The Reivers (also known as The Yellow Winton Flyer in the U.K.) is a 1969 Technicolor film in Panavision starring Steve McQueen and directed by Mark Rydell, based on the 1962 William Faulkner novel The Reivers, a Reminiscence. The supporting cast includes Sharon Farrell, Rupert Crosse, and Mitch Vogel, and Burgess Meredith as the narrator.

==Plot==
Set in 1905, the film follows the exploits of the likable but raffish Boon Hoggenbeck, who takes an interest in a new car, a new 1905 Winton Flyer owned by Boss, patriarch of the McCaslin family, who live in the Mississippi area where Boon lives. When the taking of the car, first by Boon, then by Ned — who are reivers, or thieves — leads to a public brawl, the local magistrate lets them off on a bond that Boss pays on the condition that both men stay out of trouble and far away from the car while he is away with family to attend a funeral. Boon violates the condition when he takes the car again to go to Memphis to see his love interest, Corrie, and talks his young friend Lucius into going for the ride. Ned stows away, as well, but Boon grudgingly allows him to come. Other characters include a racehorse that loves sardines, a friendly bordello madam and her amiable employees, and a man with a horse who lives near an impassable sinkhole full of mud for which he charges expensive rates to get both carts and cars through.

==Cast==

- Steve McQueen as Boon Hogganbeck
- Sharon Farrell as Corrie
- Mitch Vogel as Lucius McCaslin
- Rupert Crosse as Ned McCaslin
- Ruth White as Miss Reba
- Michael Constantine as Mr. Binford
- Clifton James as Butch Lovemaiden
- Juano Hernandez as Uncle Possum
- Lonny Chapman as Maury McCaslin, Lucius' Father
- Will Geer as Boss McCaslin, Lucius' Grandfather
- Allyn Ann McLerie as Alison McCaslin, Lucius' Mother
- Lindy Davis as Otis
- Diane Shalet as Hannah
- Pat Randall as May Ellen
- Diane Ladd as Phoebe
- Ellen Geer as Sally
- Dub Taylor as Dr.

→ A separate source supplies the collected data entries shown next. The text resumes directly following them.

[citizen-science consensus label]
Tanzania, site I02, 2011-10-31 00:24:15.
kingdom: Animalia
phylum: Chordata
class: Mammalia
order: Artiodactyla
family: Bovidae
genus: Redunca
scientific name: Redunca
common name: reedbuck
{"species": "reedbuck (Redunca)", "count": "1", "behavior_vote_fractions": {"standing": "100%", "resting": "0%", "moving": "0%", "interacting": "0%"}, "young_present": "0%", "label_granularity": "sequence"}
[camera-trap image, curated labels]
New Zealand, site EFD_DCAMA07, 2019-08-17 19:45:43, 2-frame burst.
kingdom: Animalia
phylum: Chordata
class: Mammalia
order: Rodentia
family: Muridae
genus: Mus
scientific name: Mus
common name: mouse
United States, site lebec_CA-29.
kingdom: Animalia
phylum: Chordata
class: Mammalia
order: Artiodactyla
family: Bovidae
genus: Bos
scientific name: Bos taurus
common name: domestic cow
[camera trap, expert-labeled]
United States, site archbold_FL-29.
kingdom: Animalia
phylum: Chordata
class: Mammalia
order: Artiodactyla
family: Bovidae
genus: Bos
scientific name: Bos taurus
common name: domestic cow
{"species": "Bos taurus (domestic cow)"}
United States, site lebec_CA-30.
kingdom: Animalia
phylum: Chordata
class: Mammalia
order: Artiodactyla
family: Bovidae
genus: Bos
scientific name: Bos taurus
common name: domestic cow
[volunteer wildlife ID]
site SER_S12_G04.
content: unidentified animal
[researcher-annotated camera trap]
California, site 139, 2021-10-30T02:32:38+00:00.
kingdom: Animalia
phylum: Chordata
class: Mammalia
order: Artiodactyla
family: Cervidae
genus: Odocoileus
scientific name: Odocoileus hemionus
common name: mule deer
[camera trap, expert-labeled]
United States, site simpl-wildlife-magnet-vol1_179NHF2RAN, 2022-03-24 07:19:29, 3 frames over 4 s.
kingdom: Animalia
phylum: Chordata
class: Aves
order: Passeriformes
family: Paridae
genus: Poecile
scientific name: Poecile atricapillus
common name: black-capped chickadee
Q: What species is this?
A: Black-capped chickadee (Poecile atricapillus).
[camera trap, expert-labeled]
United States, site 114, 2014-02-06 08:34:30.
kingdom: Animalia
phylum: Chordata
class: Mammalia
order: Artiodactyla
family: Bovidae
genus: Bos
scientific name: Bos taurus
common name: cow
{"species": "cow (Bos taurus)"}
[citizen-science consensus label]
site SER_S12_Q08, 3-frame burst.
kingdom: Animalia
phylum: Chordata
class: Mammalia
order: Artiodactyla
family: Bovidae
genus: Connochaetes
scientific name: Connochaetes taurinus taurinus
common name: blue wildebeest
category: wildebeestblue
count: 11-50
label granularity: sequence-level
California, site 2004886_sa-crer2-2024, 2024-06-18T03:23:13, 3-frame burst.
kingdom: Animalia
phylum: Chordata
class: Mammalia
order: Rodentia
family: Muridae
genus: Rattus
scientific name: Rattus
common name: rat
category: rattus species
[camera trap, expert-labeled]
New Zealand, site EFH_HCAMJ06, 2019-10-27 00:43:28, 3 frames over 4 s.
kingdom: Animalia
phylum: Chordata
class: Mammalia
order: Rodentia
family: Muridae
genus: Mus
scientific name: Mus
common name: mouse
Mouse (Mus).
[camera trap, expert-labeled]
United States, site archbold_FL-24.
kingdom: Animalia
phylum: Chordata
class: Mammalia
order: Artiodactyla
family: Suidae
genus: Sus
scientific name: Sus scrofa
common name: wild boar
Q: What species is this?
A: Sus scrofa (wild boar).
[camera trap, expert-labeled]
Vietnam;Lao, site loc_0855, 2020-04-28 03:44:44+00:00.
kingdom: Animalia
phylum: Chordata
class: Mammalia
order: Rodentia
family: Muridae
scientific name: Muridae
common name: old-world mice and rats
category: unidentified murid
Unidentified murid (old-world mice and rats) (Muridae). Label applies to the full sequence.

Peabody
- Burgess Meredith as The Narrator (voice)

==Box office==
In its first two weeks, the film grossed $4,166,123 from 281 engagements.

== Awards ==
1970 Oscar Nominations:
- Actor in a Supporting Role – Rupert Crosse, making him the first African American to receive a nomination in this category
- Music (Original Score – for a motion picture [not a musical]) – John Williams

==Home media==
The Reivers was released on DVD by Paramount Home Video on June 14, 2005, in Region 1 widescreen.

The film was later released on Blu-ray by Kino Lorber.